Martens’s technical mastery is undeniable. The construction of SS26 balanced engineered precision with poetic disorder. Every look pulsed with contradictions fragments of “wallpaper” from his earlier Artisanal collection resurfaced as prints on heavily draped dresses; blazers pieced together from decaying canvas panels looked like relics reassembled from a forgotten world. His deconstruction isn’t chaos it’s choreography. Every rip, every asymmetry, every uneven stitch carries intent.

Some silhouettes evoked monastic robes, others 19th-century men’s outerwear, translated into contemporary form through disruption and distortion. The choice of materials washed denim, plasticized surfaces, translucent nylon unsettled conventional ideas of luxury, suggesting that modern elegance lies not in perfection, but in feeling.


Martens understands that the new language of luxury is not about excess, but about meaning.
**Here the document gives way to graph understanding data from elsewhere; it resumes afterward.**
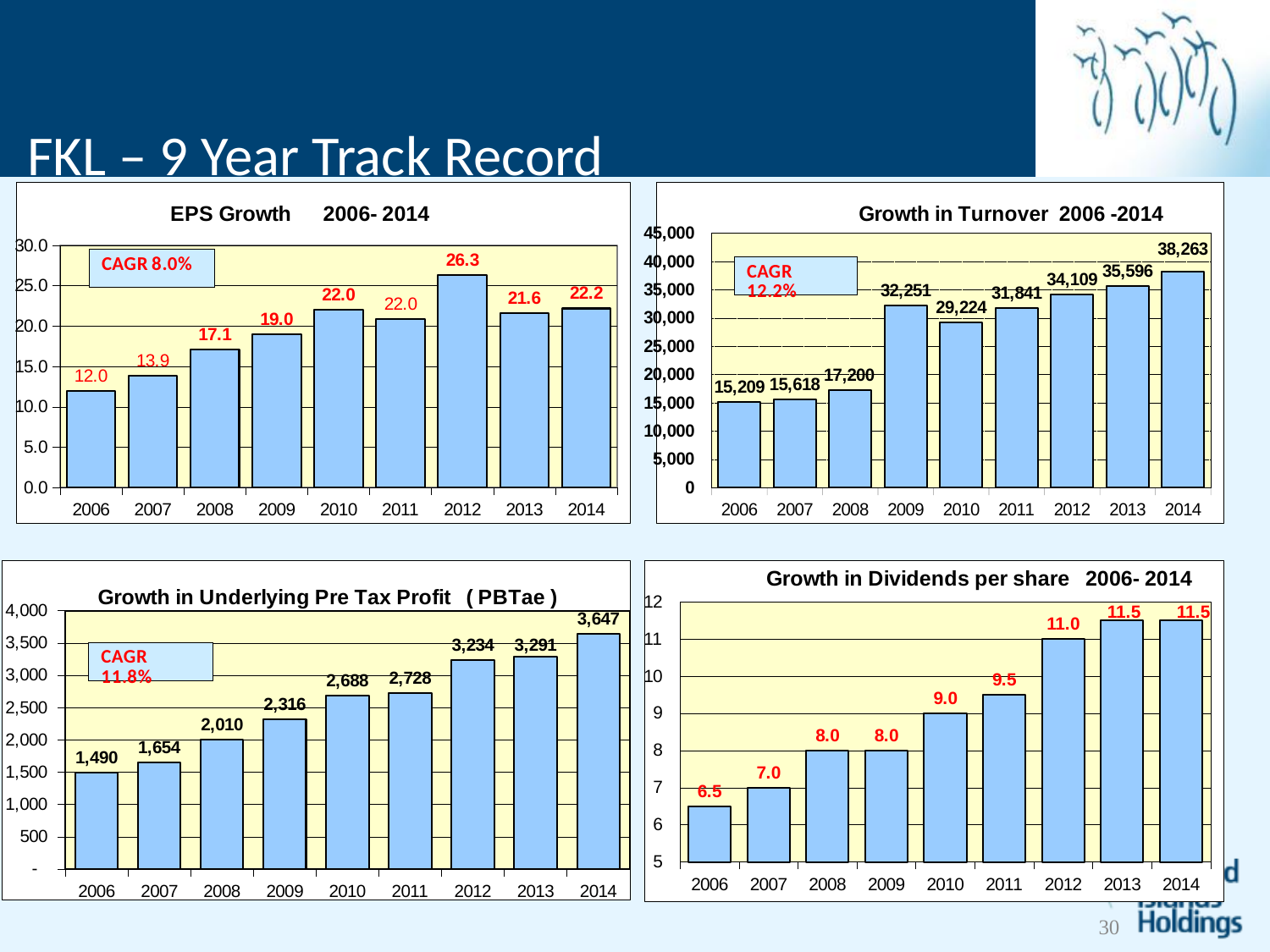
What CAGR is shown on the Growth in Underlying Pre Tax Profit (PBTae) chart? 11.8% In the Growth in Turnover 2006-2014 chart, which year has the highest value? 2014 In the Growth in Underlying Pre Tax Profit (PBTae) chart, what is the value for 2010? 2,688 In the Growth in Turnover 2006-2014 chart, what is the difference between the 2014 value and the 2006 value? 23,054 In the Growth in Dividends per share 2006-2014 chart, what is the difference between the 2014 value and the 2006 value? 5.0 In the Growth in Turnover 2006-2014 chart, what is the value for 2009? 32,251 In the EPS Growth 2006-2014 chart, which year has the lowest value? 2006 In the EPS Growth 2006-2014 chart, what is the value for 2012? 26.3 What kind of chart is the Growth in Turnover 2006-2014 chart? Bar chart In the Growth in Underlying Pre Tax Profit (PBTae) chart, is the value for 2012 larger than the value for 2011? Yes, 2012 In the Growth in Dividends per share 2006-2014 chart, what is the value for 2011? 9.5 How many years are plotted in the Growth in Dividends per share 2006-2014 chart? 9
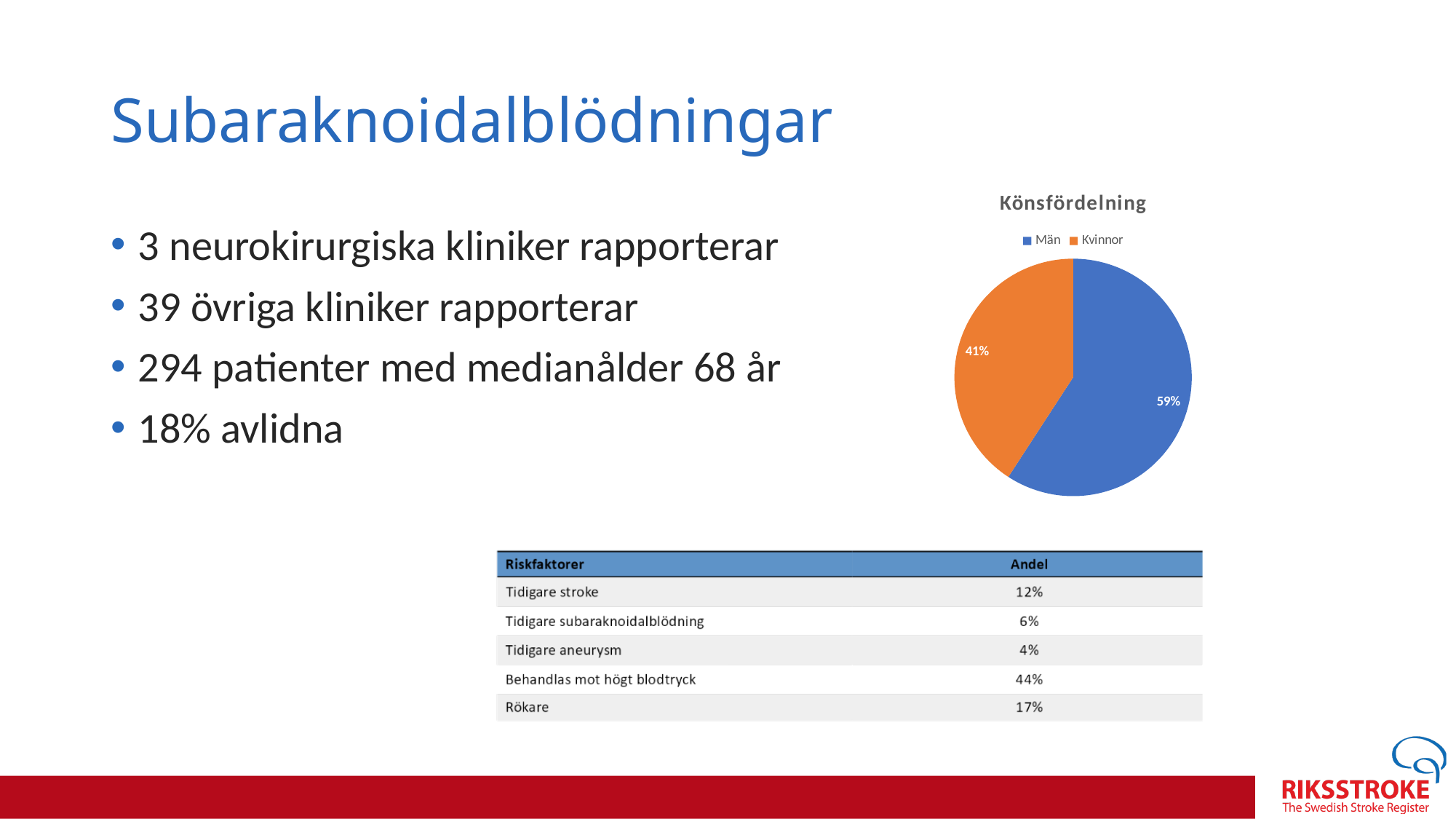
What kind of chart is the Könsfördelning chart? pie chart What share of the pie chart is Kvinnor? 41% What share of the pie chart is Män? 59% How many slices does the pie chart have? 2 Which slice of the pie chart is the smallest? Kvinnor What is the difference in percentage points between the Män and Kvinnor slices? 18 Is the Män share of the pie chart greater or less than 50%? greater Which slice of the pie chart is the largest? Män What is the title of the pie chart? Könsfördelning How many entries does the pie chart legend list? 2 Which is larger in the pie chart, Män or Kvinnor? Män Which colour represents Kvinnor in the pie chart? orange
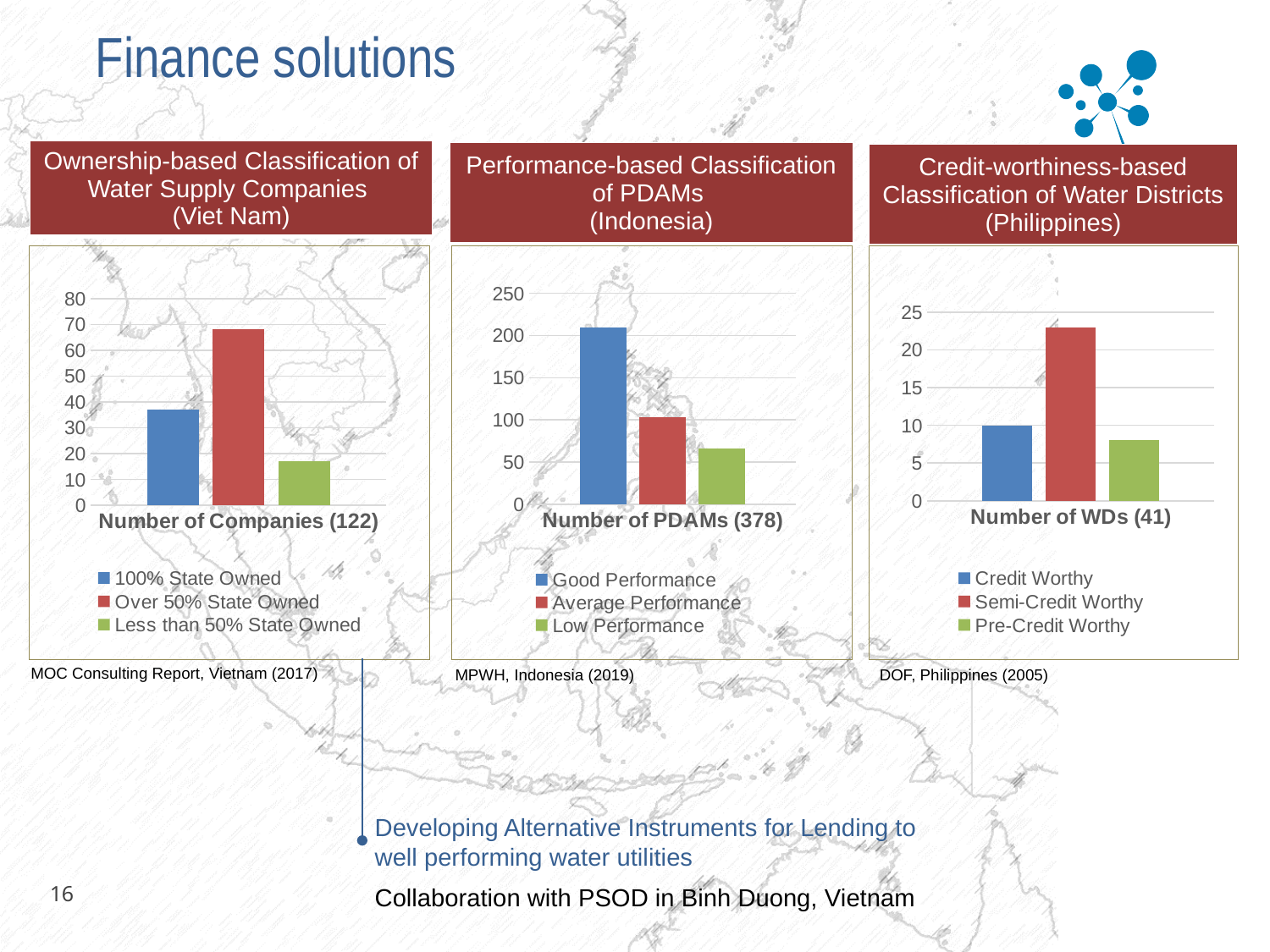
In the Viet Nam chart, which series has the highest value? Over 50% State Owned In the Credit-worthiness-based Classification of Water Districts (Philippines) chart, which series has the highest value? Semi-Credit Worthy In the Indonesia chart, is the value for Low Performance greater or less than 100? less In the Indonesia chart, is the value for Good Performance greater or less than 200? greater In the Indonesia chart, which is larger, Average Performance or Low Performance? Average Performance What is the x-axis category label on the Philippines chart? Number of WDs (41) What kind of chart is the Ownership-based Classification of Water Supply Companies (Viet Nam) chart? bar chart In the Philippines chart, is the value for Semi-Credit Worthy greater or less than 20? greater In the Viet Nam chart, which series has the lowest value? Less than 50% State Owned In the Performance-based Classification of PDAMs (Indonesia) chart, which series has the highest value? Good Performance How many series does the legend of the Viet Nam chart list? 3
His SS26 silhouettes blur the boundary between the tailored and the streetwise: a crisp white shirt reminiscent of eveningwear was paired with loose black trousers tucked into silver high top sneakers, while black canvas shoes bound in bandages grounded a pinstriped deconstructed blazer. These pairings were deliberate collisions moments where couture collided with real life, and formality dissolved into rebellion.











In doing so, Martens redefined the Margiela equilibrium the fragile balance between intellect and instinct, discipline and disorder. His vision honors the house’s heritage without mimicking it, transforming reverence into renewal.


The SS26 collection was less a show than a ritual a study in silence and collective emotion. Martens created garments that do not demand to be seen; they ask to be felt. The models’ sealed lips, the dissolving fabrics, the ghostlike choreography together they formed a meditation on disappearance, control, and surrender.


In an age where fashion thrives on noise and spectacle, Martens offers an antidote: stillness. His Maison Margiela doesn’t shout; it listens. It reminds us that in the absence of words, the fabric itself becomes language. And perhaps that is the truest luxury of all a silence so deliberate, it echoes.